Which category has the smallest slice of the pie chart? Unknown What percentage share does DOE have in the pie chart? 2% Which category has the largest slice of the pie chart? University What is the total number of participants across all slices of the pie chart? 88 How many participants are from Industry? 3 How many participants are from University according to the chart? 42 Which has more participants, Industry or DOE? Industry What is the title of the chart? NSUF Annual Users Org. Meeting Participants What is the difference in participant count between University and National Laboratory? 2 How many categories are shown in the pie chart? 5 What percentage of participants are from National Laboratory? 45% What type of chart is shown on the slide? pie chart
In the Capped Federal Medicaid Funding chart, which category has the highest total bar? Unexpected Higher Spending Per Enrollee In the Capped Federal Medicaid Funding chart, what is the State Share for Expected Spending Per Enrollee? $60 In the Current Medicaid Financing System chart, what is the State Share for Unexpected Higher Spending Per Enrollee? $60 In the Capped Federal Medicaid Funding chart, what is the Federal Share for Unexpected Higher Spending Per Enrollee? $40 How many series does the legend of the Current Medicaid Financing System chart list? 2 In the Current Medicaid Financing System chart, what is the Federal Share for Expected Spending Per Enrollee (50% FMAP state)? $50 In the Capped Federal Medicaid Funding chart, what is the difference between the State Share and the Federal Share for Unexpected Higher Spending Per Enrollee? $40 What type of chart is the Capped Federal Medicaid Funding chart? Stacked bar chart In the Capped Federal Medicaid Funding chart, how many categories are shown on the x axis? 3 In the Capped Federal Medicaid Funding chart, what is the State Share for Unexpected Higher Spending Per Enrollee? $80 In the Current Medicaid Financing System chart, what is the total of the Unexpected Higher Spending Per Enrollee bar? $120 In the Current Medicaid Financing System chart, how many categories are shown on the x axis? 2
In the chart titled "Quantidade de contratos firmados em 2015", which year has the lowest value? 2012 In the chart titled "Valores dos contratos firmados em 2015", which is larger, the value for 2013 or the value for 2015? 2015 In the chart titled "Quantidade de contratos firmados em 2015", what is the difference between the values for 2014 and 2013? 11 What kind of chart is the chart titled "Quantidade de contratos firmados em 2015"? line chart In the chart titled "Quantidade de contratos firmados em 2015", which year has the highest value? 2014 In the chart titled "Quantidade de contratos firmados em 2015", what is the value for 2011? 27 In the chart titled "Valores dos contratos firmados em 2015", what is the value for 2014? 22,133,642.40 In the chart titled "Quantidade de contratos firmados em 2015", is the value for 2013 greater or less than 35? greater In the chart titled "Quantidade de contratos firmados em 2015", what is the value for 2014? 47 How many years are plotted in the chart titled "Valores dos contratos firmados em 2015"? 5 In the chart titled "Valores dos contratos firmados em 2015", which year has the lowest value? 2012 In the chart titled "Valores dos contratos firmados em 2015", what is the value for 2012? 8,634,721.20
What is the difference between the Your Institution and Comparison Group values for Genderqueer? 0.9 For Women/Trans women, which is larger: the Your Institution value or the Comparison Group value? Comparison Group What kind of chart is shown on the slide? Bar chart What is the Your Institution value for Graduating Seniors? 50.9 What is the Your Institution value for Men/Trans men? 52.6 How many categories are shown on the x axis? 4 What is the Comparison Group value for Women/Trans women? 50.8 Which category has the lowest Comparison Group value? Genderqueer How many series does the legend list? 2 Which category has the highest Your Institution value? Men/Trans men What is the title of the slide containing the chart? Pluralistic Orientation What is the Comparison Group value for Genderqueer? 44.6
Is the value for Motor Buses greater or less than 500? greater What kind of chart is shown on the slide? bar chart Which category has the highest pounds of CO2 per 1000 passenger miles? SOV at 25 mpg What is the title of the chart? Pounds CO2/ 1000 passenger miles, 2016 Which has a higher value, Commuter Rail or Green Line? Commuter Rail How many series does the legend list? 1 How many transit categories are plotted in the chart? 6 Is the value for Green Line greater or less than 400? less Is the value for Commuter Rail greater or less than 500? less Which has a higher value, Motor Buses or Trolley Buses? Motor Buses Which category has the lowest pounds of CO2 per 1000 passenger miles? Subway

§ Task prompt: State how many lines of the data above contain the string "titled", treating uppercase and lowercase as different. Give only the number.

§ Answer section: 1